Sentence Tokenization

Sentence Tokenization also called as sentence segmentation is the process of dividing a string of written language into its component sentences. The idea here looks very simple. In English and some other languages, we can split apart the sentences wherever we see a punctuation mark. However, even in English, this problem is not trivial due to the use of full stop character for abbreviations. When processing plain text, tables of abbreviations that contain periods can help us to prevent incorrect assignment of sentence boundaries.
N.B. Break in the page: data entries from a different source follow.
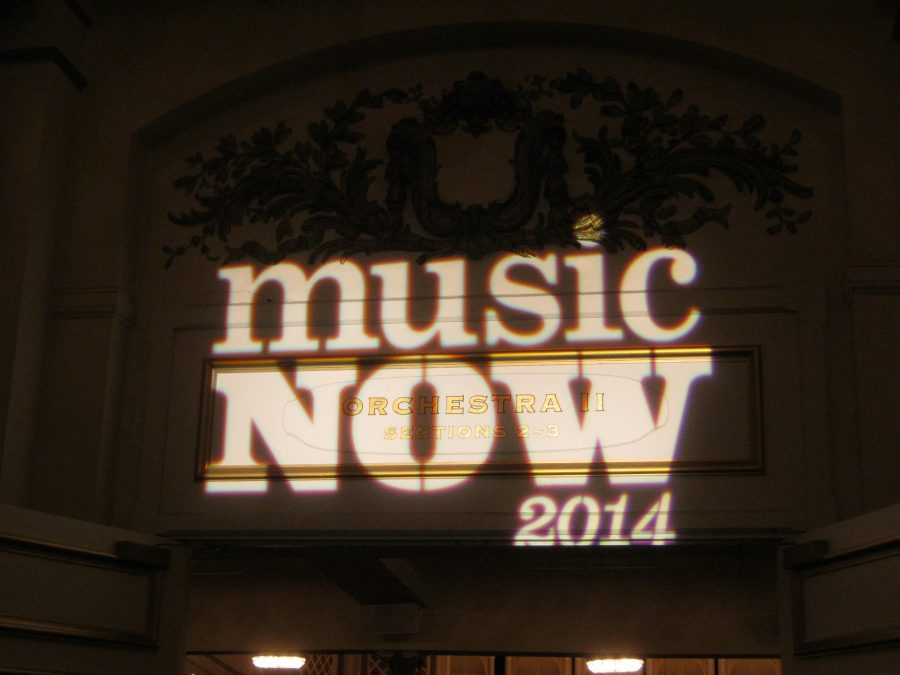 MusicNOW: A Musical Experience for the Hipster and the Symphony-Goer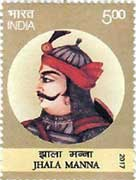 Commemorative Stamp on Jhala Manna
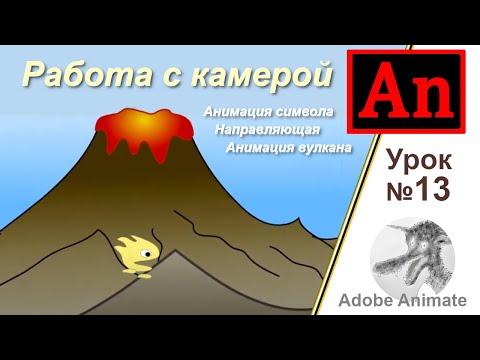 Adobe Animate урок №13 Анимация движения на камеру, анимация вулкана,  анимация персонажа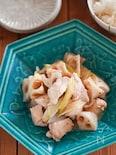 暑い日におすすめ!鶏肉とれんこんと長ねぎのしっとり梅バタ煮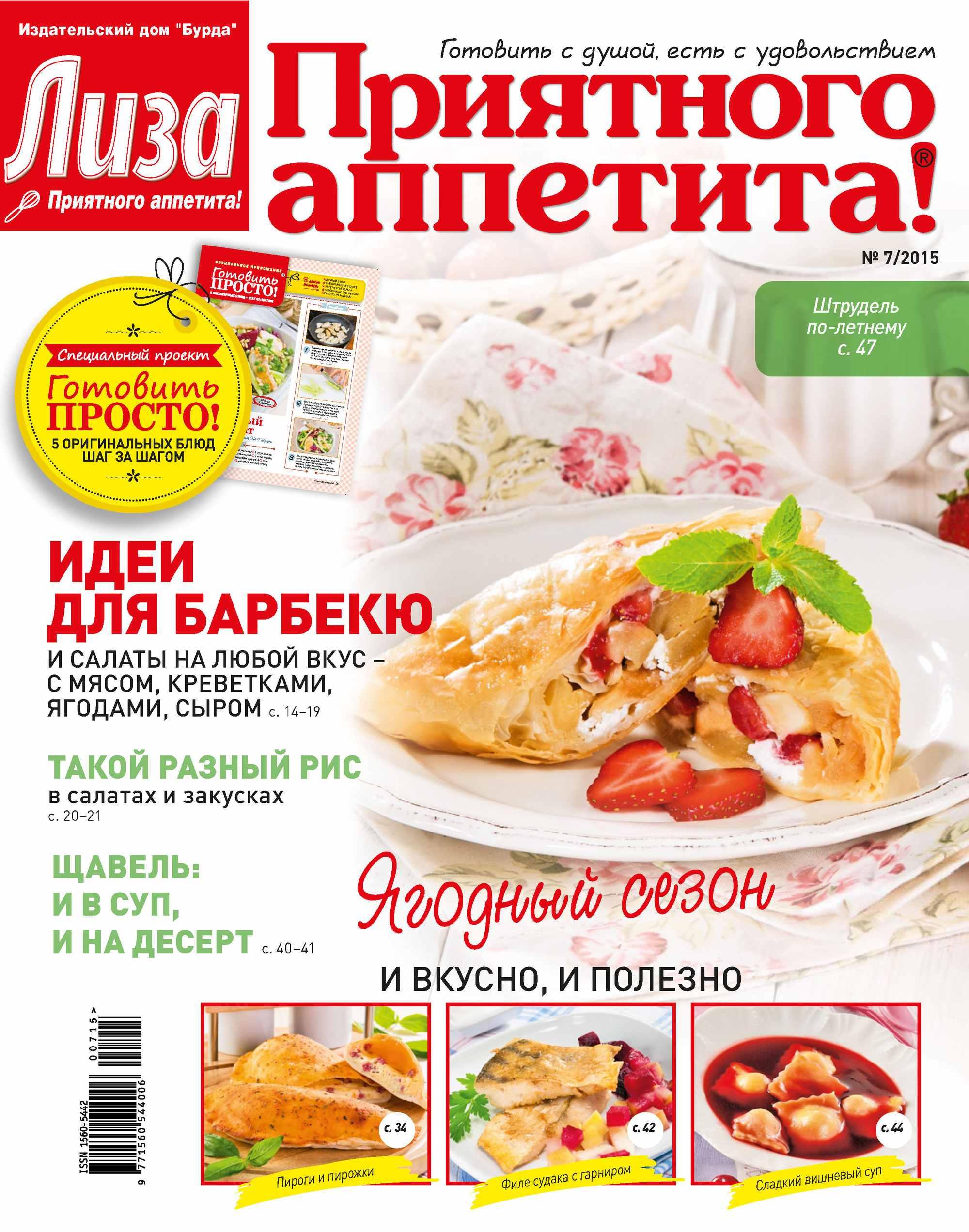 Журнал «Лиза. Приятного аппетита» №07\/2015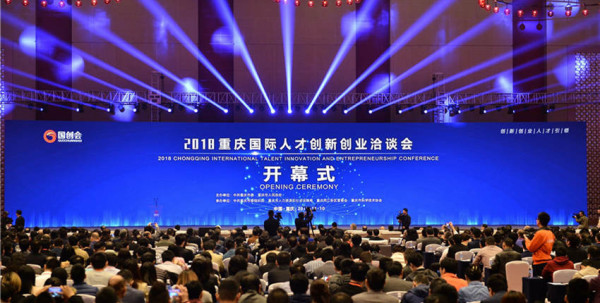QuantWave Participated the 2018 Chongqing International Innovation and Entrepreneurship Conference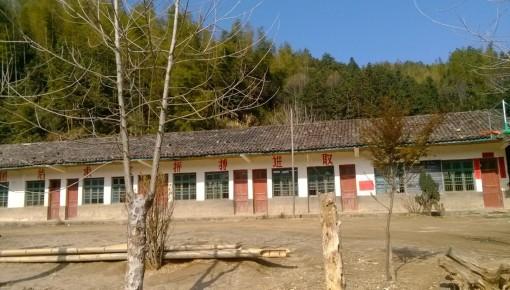 我国将全面加强乡村小规模学校和乡镇寄宿制学校建设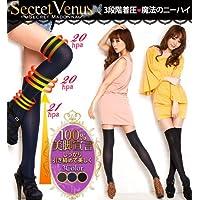 【同色3足セット】 Secret Venus 着圧ニーハイ ドットグレー(読者モデル愛用 美脚ニーハイソックス)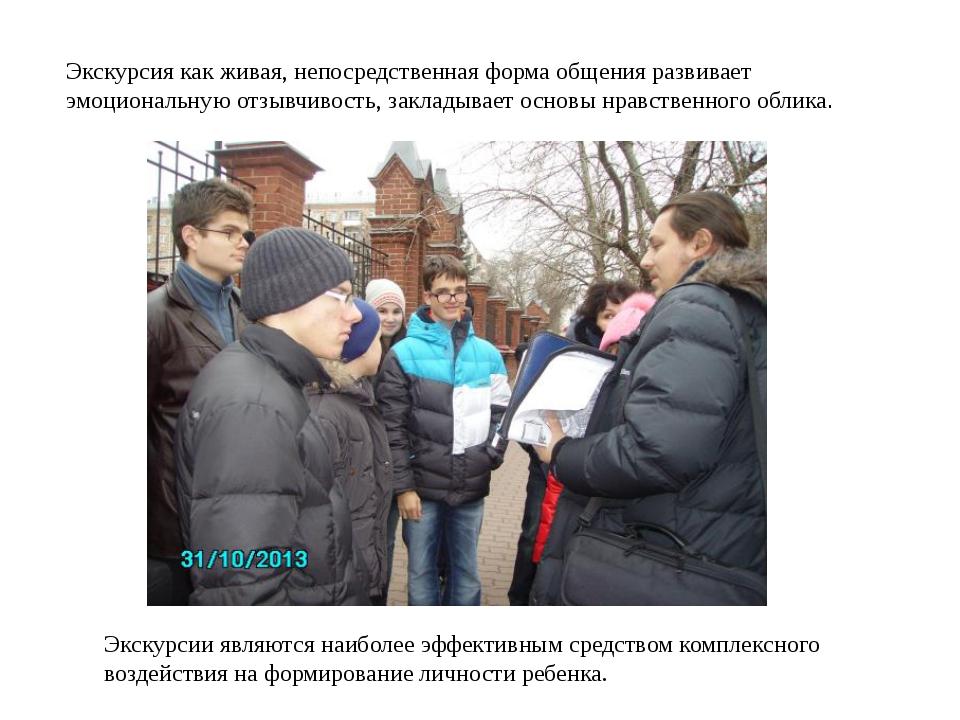 Экскурсии являются наиболее эффективным средством комплексного воздействия на...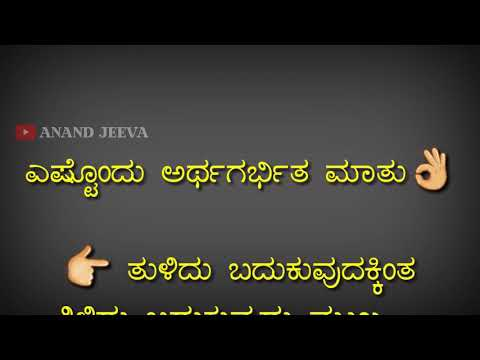 Kannada Life Thoughts | Kannada Quotes | Kannada Kavanagalu | Whatsapp Status Video Kannada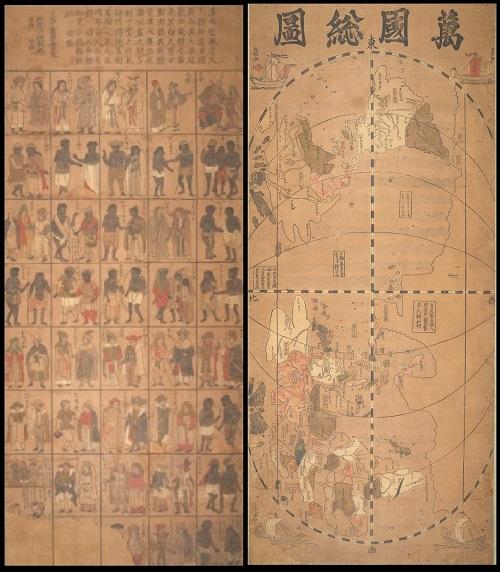 Maps *920.(485).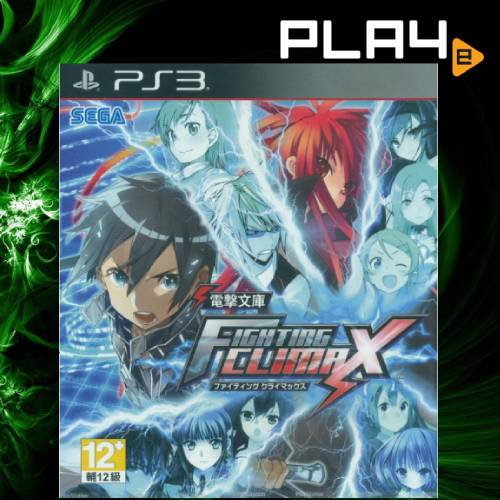 PS3 Dengeki Bunko: Fighting Climax (R3)
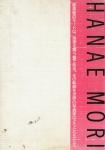 森英恵 1960‐1989 | 森英恵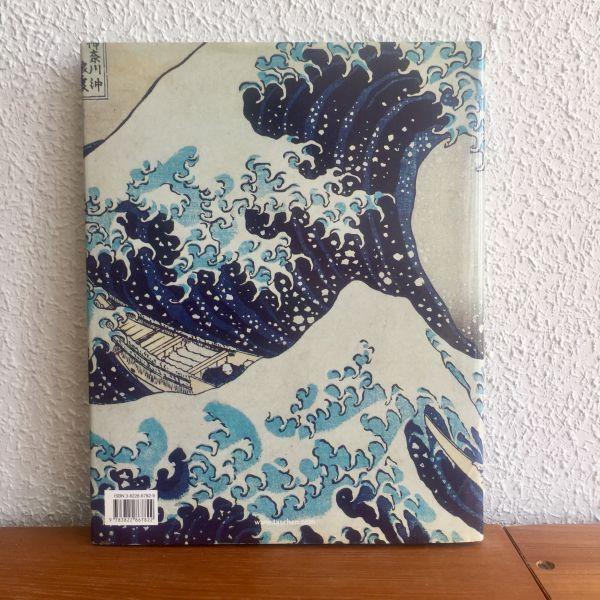 Grabados japoneses, Gabriele Fahr-Becke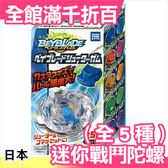 日本 TAKARA TOMY 迷你版 戰鬥陀螺 可對戰 食玩 全五種10個入【小福部屋】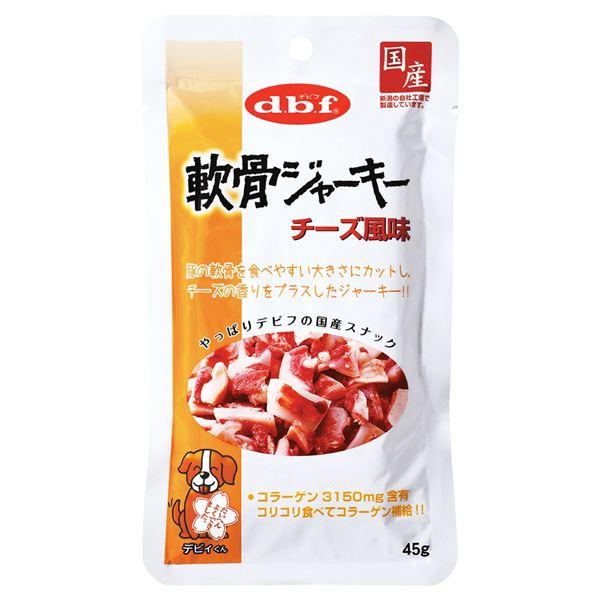 (まとめ) 軟骨ジャーキー チーズ風味 45g 【×48セット】 (ペット用品・犬用フード)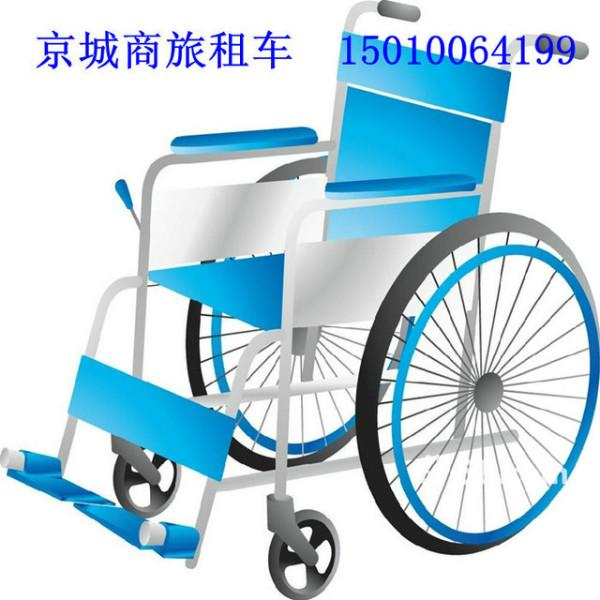 供应北京租车北京轮椅低价出租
In many cases, we make use of built-in libraries to do the job for us.



Stemming and Text Lemmatization

For many grammatical reasons, documents can contain different forms of a word such as drive, drives, driving. Also, sometimes we have related words with a similar meaning, such as nation, national, nationality.

The goal of both stemming and lemmatization is to reduce inflectional forms and sometimes derivationally related forms of a word to a common base form.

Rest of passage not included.